───── DOCUMENT EXTRACT

The Ghastly Lawn Ornament Thread

My landlord and landlady have this ridiculous kid in a sombrero w/ burro & cart. It’s the cheesiest thing I’ve ever seen, since we live, well, hell, we live nowhere near any naturally-occurring burros, hispanic kids, or sombreros, okay? The kid and the donkey disappeared one day. I told my hubby, “Thank goodness they finally got rid of the tacky kid in the sombrero.” Then my landlord told me they’d been stolen, and asked if I had happened to see anything. Now, I cannot condone theft, but I admit that my heart leapt at the thought the they were gone forever, not just stuck back in the barn, waiting to be return in the spring. My landlord went on to explain that the kid and the donkey had belonged to our landlady’s father, and she had always treasure them, especially since her father’s death. Well, garsh, that’s awful.

Unfortunately, they found the damn things–kids, probably, dumped them in the vacant lot by the school. Anyway, to prevent any further shennanigans, the boy and his burro have been installed at the top of the driveway, rather than in their traditional post at the bottom, so I have to look at 'em every time I look out my kitchen window. sigh

In our neck of the woods, realistic canada geese lawn ornaments are popular. This wouldn’t be so bad, except that actual living Canada geese often visit some of the ponds, so 1) I find myself staring at stupid lawn ornaments to see if they’ll move and 2) if I’m not paying attention, sometimes a goose I had pegged as a lawn ornament takes flight and scares the bejeezus out of me.

In the same vein, there’s a house that has a fake deer in the back yard. Since it behooves the Alert Driver to crank the Deer Radar on high (especially in this season) I’d often notice the thing, and then wonder why the heck somebody’d put a deer ornament in the back yard, particularly in a place where the deer are so numerous as to be considered a nuisance rather than decorative. Then one day I drove by and saw four arrows sticking out of it. It’s not a lawn ornament, it’s an archery target.

There’s a lawn ornament, er, dealership, I guess, in Monticello, IA that features life size hippos and rhinoceroses. I’ve always wanted a hippo, to put back in the trees, just so while we were showing people through the yard they’d jump out of their skins when they saw something hulking in the underbrush.

The other option is to build an in-ground pool, leave it empty, and put the rhinoceros at the bottom of it (an allusion so obscure that even most of my geek friends don’t get it.)

Well I don’t know about your Bathtub Marys, but here we’ve got the real thing.

The plywood cards reminded me of one:

When I was growing up, there was a block in Ft. Worth where the neighbors did a group thing: each yard had a few lines from a poem called “The night before Christmas (in Texas that is)” on billboard type signs, with appropriate pictures. It’s been years since I went there, I wonder if they still do that.

Mom’s two geese are currently dressed as Santa and Rudolph. The Santa Goose is wearing a full santa suit, with little black leather boots hanging from the bottom, at about the goose’s belly, and a Santa hat with an attached beard and mustache. The mustache actually lays across the top of the beak, with the beard below the beak, giving the strange illusion of Santa Goose having a large, yellow tongue sticking out. His tiny little flat Santa arms dangle lifelessly from his sides, begging the question of how he manages to handle the reigns with those useless limbs.

──────────

→ TASK 1
Translate this sentence from the lawn ornament thread into Spanish: "It’s not a lawn ornament, it’s an archery target."
→ TASK 2
In the lawn ornament thread, what does the lawn ornament dealership in Monticello, IA feature?
→ TASK 3
Write what comes next in the lawn ornament thread, picking up after its final sentence.

───── LISTED ENTRIES

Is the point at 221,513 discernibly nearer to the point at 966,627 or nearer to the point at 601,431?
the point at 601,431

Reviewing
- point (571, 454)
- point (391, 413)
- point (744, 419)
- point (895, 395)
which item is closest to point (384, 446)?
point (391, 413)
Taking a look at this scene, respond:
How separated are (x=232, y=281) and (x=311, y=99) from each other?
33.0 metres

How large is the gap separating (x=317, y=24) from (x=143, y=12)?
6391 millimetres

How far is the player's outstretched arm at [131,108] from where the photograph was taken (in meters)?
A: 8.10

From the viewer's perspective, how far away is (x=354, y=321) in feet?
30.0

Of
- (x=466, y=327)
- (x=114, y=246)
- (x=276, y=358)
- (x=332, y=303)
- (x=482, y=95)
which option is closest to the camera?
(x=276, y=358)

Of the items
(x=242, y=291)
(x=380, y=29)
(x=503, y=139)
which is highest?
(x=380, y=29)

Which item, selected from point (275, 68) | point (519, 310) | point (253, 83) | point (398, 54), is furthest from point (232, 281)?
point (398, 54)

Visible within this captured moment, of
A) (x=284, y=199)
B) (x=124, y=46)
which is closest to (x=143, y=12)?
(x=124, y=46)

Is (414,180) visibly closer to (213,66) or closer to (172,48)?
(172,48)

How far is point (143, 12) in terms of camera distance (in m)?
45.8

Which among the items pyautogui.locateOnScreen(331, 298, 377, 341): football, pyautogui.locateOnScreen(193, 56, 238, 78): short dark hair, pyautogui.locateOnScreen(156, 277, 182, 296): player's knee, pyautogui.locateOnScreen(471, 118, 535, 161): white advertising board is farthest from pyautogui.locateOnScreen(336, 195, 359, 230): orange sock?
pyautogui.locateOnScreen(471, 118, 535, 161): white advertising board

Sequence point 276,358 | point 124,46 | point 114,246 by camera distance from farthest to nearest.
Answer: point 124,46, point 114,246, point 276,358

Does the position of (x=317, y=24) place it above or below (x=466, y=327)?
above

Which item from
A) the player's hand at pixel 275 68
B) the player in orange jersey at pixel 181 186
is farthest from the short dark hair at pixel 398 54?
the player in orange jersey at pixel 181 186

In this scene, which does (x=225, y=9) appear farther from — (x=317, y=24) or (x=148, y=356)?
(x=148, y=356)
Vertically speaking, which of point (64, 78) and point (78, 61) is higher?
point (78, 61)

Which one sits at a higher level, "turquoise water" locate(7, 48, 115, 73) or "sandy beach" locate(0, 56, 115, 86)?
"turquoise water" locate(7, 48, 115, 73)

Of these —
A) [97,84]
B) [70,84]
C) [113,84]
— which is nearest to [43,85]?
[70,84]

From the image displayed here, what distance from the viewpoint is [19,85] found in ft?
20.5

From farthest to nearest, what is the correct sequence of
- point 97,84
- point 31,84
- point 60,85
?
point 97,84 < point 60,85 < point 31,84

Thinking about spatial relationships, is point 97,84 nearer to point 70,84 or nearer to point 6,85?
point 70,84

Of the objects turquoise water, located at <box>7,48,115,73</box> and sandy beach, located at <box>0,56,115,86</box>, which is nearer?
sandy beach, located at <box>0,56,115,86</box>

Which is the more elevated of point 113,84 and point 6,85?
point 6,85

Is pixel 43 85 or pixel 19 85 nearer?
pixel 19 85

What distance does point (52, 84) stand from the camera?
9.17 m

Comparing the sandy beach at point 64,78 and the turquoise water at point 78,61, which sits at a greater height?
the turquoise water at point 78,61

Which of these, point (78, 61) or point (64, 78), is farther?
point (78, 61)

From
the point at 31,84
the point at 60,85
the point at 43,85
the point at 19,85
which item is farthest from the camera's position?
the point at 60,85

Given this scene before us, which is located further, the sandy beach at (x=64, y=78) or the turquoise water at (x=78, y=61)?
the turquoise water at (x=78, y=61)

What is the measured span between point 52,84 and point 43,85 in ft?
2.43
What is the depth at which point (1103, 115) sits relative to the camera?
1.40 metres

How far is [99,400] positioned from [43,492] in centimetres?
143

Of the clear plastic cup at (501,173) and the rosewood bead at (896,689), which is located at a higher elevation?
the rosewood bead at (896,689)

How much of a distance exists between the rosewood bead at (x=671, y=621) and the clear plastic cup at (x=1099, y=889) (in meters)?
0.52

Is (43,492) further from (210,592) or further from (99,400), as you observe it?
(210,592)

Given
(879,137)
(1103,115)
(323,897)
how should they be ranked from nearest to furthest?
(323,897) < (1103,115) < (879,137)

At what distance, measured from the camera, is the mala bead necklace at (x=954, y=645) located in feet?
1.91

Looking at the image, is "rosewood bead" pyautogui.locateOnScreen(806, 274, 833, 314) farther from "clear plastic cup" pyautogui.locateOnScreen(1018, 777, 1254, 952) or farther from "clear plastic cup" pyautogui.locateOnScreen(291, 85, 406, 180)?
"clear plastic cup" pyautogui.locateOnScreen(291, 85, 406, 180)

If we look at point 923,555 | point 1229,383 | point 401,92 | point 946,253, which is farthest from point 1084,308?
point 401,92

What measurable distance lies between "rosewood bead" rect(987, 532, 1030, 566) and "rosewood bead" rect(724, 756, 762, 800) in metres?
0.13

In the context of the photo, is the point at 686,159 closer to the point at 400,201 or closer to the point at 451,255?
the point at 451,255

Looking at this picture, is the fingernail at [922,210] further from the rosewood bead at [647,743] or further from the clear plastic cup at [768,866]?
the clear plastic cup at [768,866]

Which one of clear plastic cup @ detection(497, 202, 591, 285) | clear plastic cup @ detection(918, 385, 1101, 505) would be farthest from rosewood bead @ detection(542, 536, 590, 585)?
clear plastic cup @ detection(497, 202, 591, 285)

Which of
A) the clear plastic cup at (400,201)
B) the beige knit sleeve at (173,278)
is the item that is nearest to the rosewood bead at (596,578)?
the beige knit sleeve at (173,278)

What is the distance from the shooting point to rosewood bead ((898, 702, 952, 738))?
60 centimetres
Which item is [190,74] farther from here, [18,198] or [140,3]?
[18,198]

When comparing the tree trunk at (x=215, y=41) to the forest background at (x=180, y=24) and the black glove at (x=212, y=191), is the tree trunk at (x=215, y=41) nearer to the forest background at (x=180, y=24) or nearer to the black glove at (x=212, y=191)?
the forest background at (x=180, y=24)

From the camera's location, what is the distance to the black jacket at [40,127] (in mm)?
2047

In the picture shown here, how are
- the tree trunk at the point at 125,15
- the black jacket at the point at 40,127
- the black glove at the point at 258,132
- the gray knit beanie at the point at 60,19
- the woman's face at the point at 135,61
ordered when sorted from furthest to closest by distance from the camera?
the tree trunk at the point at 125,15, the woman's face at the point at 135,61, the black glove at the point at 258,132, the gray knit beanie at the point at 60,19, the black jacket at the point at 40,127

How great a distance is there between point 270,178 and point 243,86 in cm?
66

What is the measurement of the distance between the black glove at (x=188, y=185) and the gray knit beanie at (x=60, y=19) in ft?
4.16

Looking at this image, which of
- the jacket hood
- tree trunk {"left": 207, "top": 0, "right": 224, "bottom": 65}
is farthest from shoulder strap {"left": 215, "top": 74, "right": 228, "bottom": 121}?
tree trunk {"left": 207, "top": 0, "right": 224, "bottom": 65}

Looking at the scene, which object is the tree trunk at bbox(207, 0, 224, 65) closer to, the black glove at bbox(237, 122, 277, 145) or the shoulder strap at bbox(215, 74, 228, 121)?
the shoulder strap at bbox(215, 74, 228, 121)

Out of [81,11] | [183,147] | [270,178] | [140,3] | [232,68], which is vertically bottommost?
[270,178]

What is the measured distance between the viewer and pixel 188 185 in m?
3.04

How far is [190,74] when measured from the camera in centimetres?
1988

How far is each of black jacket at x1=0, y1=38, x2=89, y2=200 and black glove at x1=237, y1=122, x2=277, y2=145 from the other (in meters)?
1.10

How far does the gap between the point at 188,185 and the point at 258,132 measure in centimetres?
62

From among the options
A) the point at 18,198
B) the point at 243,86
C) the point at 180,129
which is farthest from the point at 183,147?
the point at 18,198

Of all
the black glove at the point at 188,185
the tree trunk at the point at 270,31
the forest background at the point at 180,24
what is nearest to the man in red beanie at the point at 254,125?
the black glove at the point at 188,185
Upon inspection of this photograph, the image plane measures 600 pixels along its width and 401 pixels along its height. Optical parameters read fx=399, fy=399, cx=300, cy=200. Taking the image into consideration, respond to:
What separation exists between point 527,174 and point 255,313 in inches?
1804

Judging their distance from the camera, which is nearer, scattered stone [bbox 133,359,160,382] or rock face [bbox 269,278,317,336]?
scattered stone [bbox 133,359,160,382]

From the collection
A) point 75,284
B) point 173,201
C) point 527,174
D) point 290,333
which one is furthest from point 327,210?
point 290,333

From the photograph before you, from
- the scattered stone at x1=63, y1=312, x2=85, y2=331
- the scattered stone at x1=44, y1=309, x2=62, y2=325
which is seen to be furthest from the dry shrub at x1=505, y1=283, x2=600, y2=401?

──────────

→ EXERCISE RESULT 1
No es un adorno de jardín, es un blanco de tiro con arco.

→ EXERCISE RESULT 2
Life-size hippos and rhinoceroses.

→ EXERCISE RESULT 3
Rudolph the Red-nosed Reingoose does indeed have a red nose. Picture a child’s conical party hat, with a red pompom on the end of it, and the little elastic string that holds it on; you’ll have a close on the visual of the string holding the pompom on the end of Goose Dear’s beak. He is also wearing brown felt antlers with little jingle bells on them. A dressed up goose makes for one fat looking reindeer.

But for the full effect, you must envision my mother’s porch. It is a small, concrete three step porch. The steps create a 90 degree angle with the house, and the opposite angle has a wrought iron railing on each side. The steps are about 3 feet wide, with the porch itself only about 3 feet square. Each of these geese takes up about a square foot, on the step on which it sits. Climbing the porch to my mom’s door is actually somewhat perilous, especially when trying not to knock off Reingoose’s antlers or nose…
And folks (you know who you are) - these are the lines that almost made me do a spit-take today: (sorry, I’m being a little lazy today)

My mother bought a pair of those lighted deer. One doe that appeared to be feeding, and one buck kinda rearing up on his hind legs. She put them at the corner of her yard and thought they were so pretty.

Until three or four days later, when she came home from the north and discovered she had placed them in such a way they appeared to be rutting :smiley: What’s worse, by that time the ground had frozen and she couldn’t yank them out :smiley: :smiley:

And Ethilrist - if I throw a Vikings party next year I’ll give you alternate directions so you can see The Huge Ass Virgin Mary[sup]TM[/sup] carved out of a deceased oak. It’s a bit frightening, looming there at the side of the road. :eek:

“But Joseph, I don’t believe in premarital sex!”
“Don’t worry, anal doesn’t count!”
“I’m still not doing it!”
“Aww.”

I live in Nebraska. Have any of you ever seen a Herby Husker? He may be called something different now, but no matter. It is state law that at least a dozen of these things be issued to every residential street in the entire state.

I do like garden gnomes though. There is a movement called the Garden Gnome Liberation Front. They set garden gnomes free. Its great.

I never look directly at a Christmas display, therefor I haven’t the foggiest of the local attrocities.

I can’t believe I forgot this little decorative touch, considering I have to pass it every time I come home.

The woman who lives by the 4-way stop has taken a whole bunch of can lids of all sizes and painted them. It looks as if she cut them off the cans below the rolled edge. They’re painted a variety of bright colors, some are spotted, some have concentric circles, some are just one color. They’re hung by strings on the chain link fence at the corner of her yard. I don’t think they’re for spooking birds since nothing is planted there. They’re not “wind chimes” as they can’t really move and they are spread out along the fence. They’re just a bunch of painted lids. I don’t get it…

I’m pleased (and slightly embarrassed) to report that I have the tackiest yard on my street. You know the “Fanny Granny” things? I call them “Butt Ups.” Anyway I got a pattern for a Ma and Pa set of Butt Ups, only instead of painting them like a farmer and farmer’s wife, I painted them like Uncle and Mrs. Sam. Yes, read and white striped pants, top hat and all. The Mrs. is wearing a blue dress with giant white stars, a Martha Washington mopcap and white bloomers… It could have been worse – I was going to have them waving a big sign reading “Kiss THIS, Bin Laden,” but I restrained myself.

Tacky Jess

Well, Southwest ohio is a haven for devotees of the Kountry-Krafts-for-Dummies movement. Anywhere you can’t fit a goose, possibly with hearts, that is. Bonus points if it’s entirely assembled using a hot-glue gun.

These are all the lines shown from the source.